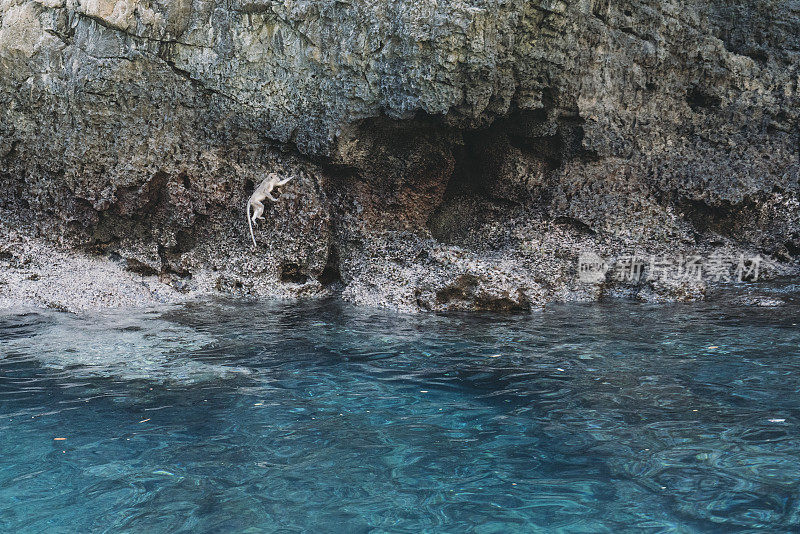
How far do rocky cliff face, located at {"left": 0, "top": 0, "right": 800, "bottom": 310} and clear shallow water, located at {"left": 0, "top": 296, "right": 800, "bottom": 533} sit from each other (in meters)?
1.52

==

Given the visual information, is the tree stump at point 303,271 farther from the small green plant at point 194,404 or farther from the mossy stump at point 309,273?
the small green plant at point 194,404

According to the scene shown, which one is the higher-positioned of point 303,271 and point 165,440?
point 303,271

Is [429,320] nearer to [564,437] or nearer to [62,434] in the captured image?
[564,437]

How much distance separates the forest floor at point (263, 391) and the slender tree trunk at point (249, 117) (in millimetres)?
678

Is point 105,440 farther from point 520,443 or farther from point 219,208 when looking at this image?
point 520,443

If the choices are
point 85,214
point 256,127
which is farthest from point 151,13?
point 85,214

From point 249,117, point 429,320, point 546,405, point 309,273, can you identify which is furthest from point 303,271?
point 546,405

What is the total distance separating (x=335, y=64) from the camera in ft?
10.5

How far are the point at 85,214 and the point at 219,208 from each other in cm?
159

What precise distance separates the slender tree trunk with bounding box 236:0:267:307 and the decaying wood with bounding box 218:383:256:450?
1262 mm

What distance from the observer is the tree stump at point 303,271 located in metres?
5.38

---

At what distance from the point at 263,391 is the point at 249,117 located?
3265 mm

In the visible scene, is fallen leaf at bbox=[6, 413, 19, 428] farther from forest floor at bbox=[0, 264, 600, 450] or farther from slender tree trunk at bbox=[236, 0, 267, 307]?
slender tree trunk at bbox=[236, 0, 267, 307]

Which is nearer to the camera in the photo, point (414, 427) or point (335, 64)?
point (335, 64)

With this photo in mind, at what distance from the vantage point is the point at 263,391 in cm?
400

What you need to do
Count the lines in the records above that contain the word "camera", and reply with the number alone.

Problem solution
2